* Consigne A:
Dans l'extrait sur Lawrence et le 40e d'infanterie, relevez toutes les suites de la bataille de Salamanque présentées comme fatales pour la cause française.
* Consigne B:
D'après l'extrait sur Lawrence et le 40e d'infanterie, à combien estimait-on la canne de tambour-major prise aux Français ?
* Consigne C:
Reprenez l'extrait sur Lawrence et le 40e d'infanterie à la suite de sa dernière phrase et poursuivez-le.

* Extrait du document:

Lawrence avait raison, lorsqu’il s’affligeait d’avoir à s’aligner, lui géant, avec des pygmées. Le coup d’œil y perdait évidemment, et le soldat est plus sensible au coup d’œil qu’on n’a l’air de le croire de nos jours où la tournure du régiment est sacrifiée aux considérations utilitaires. Comme si un régiment qui se sent beau n’avait pas un avantage sur celui qui se sait laid ! Le 40e d’infanterie était tout entier de cet avis. Quand Lawrence rejoignit, après sept mois d’hôpital, on lui apprit la grande nouvelle, qui réjouissait tous les cœurs. Pendant son absence, Wellington, avait gagné sur Marmont la bataille de Salamanque (22 juillet 1812), dont on se rappelle les suites fatales pour la cause française : l’armée anglaise à Madrid, le maréchal Soult obligé d’abandonner l’Andalousie, les cortès espagnoles ranimées et les négociations avec le roi Joseph rompues. Mais tout cela n’était point l’important pour le 40e. Le grand, le glorieux souvenir qui lui restait de la bataille de Salamanque, celui qui dut se transmettre à travers plusieurs générations de recrues, c’était la conquête d’une magnifique canne de tambour-major, prise aux Français. La canne du régiment était « horriblement usée et abîmée, » et celle-là était si jolie, si riche : on l’estimait 50 livres sterling. Tout le 40e se sentait paré quand passait son tambour-major. Rie qui voudra de la pensée qu’on marche plus volontiers au-devant de la mitraille quand les tambours battent la charge sur le signe d’une belle canne, la grandeur de l’humanité n’en est pas moins dans son incorrigible et, parfois, ridicule idéalisme.

Les rieurs doivent aussi tenir compte de ce que les proportions des choses ne sont pas les mêmes pour des hommes bornés et ignorans, comme l’étaient ces troupiers, que pour eux, dont l’horizon embrasse une foule d’intérêts nobles et de jouissances raffinées. Il est clair que, dans une existence fermée aux pensées hautes, les choses petites ou basses passent au premier plan et accaparent toute l’importance. Le lecteur connaît assez, à présent, Lawrence et ses camarades, pour savoir qu’ils auraient été bien en peine de s’occuper de sublimités ou même, simplement, de la politique européenne pour laquelle ils se battaient. Il serait donc injuste d’accuser Lawrence de vulgarité ou d’égoïsme, parce qu’il juge les plus grandes batailles, non d’après leurs conséquences politiques, qu’il ignore, mais d’après les petits bénéfices personnels qu’il en a retirés. Ainsi, Vittoria, qui livra aux alliés la route de Sayonne, demeura dans sa mémoire la bataille ou il réussit enfin à se procurer une paire de bottes, après avoir marché si longtemps sur « sa semelle naturelle. » Nous verrons tout à l’heure que l’événement capital de la journée de Waterloo fut pour lui la découverte providentielle d’un jambon. Et c’était un sentiment très naturel.

* Données fournies:
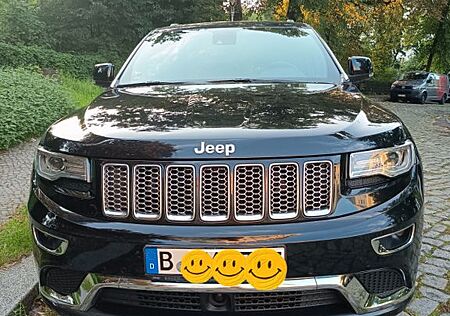 Jeep Grand Cherokee Summit 3.0 V6 M.-Jet 184kW Au...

* Réponse A:
- L'armée anglaise à Madrid
- Le maréchal Soult obligé d'abandonner l'Andalousie
- Les cortès espagnoles ranimées
- Les négociations avec le roi Joseph rompues

* Réponse B:
On l'estimait à 50 livres sterling.

* Réponse C:
Nous l’admirons d’autant plus d’avoir attendu « avec une anxiété intense » une occasion de retourner dans son ancienne compagnie, la 5e, à la beauté de laquelle il contribuait, tandis qu’il faisait tache dans la 7e. Il eut bientôt cette satisfaction, ne tarda guère non plus à passer sergent, et, juste au même moment, arriva la partie lumineuse de ses campagnes. L’armée anglaise franchissait les Pyrénées. Après six ans de guerre d’Espagne, le doux pays de France parut au soldat le paradis. Il s’émerveillait des « élégances » des campagnes, couvertes de vignes et d’arbres fruitiers ; de l’humanité des habitans, qui ne pouvaient souffrir le spectacle du fouet et intercédaient en faveur des coupables ; du luxe et du bien-être des habitations. Lawrence a des mots et des anecdotes qui font penser aux anciennes invasions des gens du Nord, rudes et demi-barbares, dans le Midi policé. L’histoire de ses débuts dans le monde est charmante. J’imagine que, si quelque compagnon de Simon de Montfort, de retour dans son village des Ardennes ou du Gâtinais, avait eu l’idée de dicter au tabellion du pays le récit de sa course au pays des Albigeois, il aurait eu à raconter des impressions assez semblables sur les lits de plume et les fins ragoûts.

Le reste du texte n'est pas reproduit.